If in step 2 you decided you wanted to re-scale your output, this is where you declare the new scale of your output. For the purpose of this guide, we will assume you don't want to change the aspect ratio (thus distorting the output). [height] will, of course, be the new height of the output's frame, and -1 tells FFmpeg to scale the width according to the aspect ratio of the source.

After you’ve entered your command and have hit enter, wait until you’re given a prompt to enter another command before moving on. Do note that this may take a long time depending on how long the video you’re creating is.

Step 5: Second-pass Encoding

Now that we’ve had FFmpeg take an initial look at our video, now it’s time to run a second pass over it and start encoding for real.

Once again, assuming you still have the command prompt open from the previous step, we’ll want to go ahead and enter the command to run the second pass.

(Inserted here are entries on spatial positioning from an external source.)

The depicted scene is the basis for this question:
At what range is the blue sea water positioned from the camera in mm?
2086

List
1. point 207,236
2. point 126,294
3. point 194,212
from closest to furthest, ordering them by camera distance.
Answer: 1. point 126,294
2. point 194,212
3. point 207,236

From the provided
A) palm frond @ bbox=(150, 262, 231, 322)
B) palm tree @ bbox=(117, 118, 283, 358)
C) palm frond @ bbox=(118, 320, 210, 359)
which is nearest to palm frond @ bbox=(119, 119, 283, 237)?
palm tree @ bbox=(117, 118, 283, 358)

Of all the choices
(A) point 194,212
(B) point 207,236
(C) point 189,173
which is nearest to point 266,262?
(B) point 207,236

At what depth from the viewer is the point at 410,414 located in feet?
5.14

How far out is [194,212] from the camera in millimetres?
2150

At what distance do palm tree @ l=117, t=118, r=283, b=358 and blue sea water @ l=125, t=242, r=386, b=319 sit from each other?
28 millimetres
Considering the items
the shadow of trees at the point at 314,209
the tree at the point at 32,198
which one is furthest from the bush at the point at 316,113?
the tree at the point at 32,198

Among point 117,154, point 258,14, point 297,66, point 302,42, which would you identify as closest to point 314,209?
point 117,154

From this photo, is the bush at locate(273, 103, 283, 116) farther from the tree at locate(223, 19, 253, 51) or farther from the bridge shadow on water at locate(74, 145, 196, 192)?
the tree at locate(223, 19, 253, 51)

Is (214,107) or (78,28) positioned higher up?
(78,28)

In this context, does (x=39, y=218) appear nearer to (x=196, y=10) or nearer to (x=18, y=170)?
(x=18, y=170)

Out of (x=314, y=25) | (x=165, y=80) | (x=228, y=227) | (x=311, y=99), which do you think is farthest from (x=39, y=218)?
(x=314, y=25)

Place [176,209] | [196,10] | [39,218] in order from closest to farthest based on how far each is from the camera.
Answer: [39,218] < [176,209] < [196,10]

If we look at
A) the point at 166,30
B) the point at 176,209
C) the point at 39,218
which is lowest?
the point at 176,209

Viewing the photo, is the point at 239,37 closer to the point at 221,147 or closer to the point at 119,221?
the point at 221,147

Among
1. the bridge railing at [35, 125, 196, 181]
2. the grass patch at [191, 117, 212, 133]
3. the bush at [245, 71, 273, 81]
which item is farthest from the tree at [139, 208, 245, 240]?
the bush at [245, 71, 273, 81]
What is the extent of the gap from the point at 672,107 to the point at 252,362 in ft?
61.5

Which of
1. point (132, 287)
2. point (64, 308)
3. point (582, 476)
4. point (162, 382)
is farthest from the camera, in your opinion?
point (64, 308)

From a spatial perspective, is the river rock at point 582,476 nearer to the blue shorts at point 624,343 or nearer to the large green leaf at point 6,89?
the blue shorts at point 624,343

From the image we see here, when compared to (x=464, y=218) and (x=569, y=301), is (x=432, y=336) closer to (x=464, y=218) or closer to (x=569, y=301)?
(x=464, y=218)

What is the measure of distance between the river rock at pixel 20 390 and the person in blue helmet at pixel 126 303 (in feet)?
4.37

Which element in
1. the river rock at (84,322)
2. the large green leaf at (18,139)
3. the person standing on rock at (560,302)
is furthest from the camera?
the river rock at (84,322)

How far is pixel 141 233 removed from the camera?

ffmpeg -i [input.filename] -c:v libvpx-vp9 -b:v [bitrate] -c:a libvorbis –b:a 192k -af “volume=[max volume]:precision=double” –g 128 –tile-columns 6 –frame-parallel 1 –pass 2 –f webm –y [output.filename]

Tip: If you used any of the optional flags in the previous section, be sure to add them again to this command as well.

You may have noticed that this command is very similar to the previous one, with the exception of a few additions and removals. Let’s take a quick look at what these new pieces mean:

-c:a libvorbis
Now that we’ll be encoding the full video, we’ll start encoding audio as well. This piece simply tells FFmpeg to use the ogg vorbis codec to encode our audio.

Tip: If you're not satisfied with the results from using the ogg vorbis codec, consider trying out the opus codec, simply switch "libvorbis" to "libopus." This guide recommends ogg vorbis as a more common encoding for audio, but feel free to experiment!

-b:a 192k
This is the audio equivalent to the “-b:v” call we looked at earlier. This is telling the program exactly how much space we’re allowing it to use for the audio each second. The number we’re using, 192000, is a good value to use for high-quality audio encoding of ogg vorbis, but if it’s a burden to the bitrate of your video, it may be a good idea to lower it an amount equal to how much higher you’d like to raise the video bitrate.

-af “volume=[max volume]:precision=double”
This is where the audio equalization of step 3 comes in. This portion declares how high we want the volume to be on average in the video, a number we base on the data we collected in step 2. By the time the video is finished, this will ensure that all audio channels are at suitable levels so that the overall volume is consistent.

-y [output.filename]
Since we now want a finished product, we want to go ahead and tell FFmpeg the name of the file we want to output to. Be aware that FFmpeg WILL be sure to let you know if you're attempting to overwrite a file, so there's no worry of accidentally deleting other content. Make sure to give it a .webm extension!

Additionally, we have also modified the –pass call to equal –pass 2 for this iteration, signifying we want to use the data gathered from the previous pass in our encoding.

Once this new command is set, hit enter and let it work for the final time. Be prepared, as this encoding pass will almost certainly take longer than the previous one.

Once this is finished, you should have a finished WebM suitable to your needs, now ready to be published, hosted, shared, or what have you.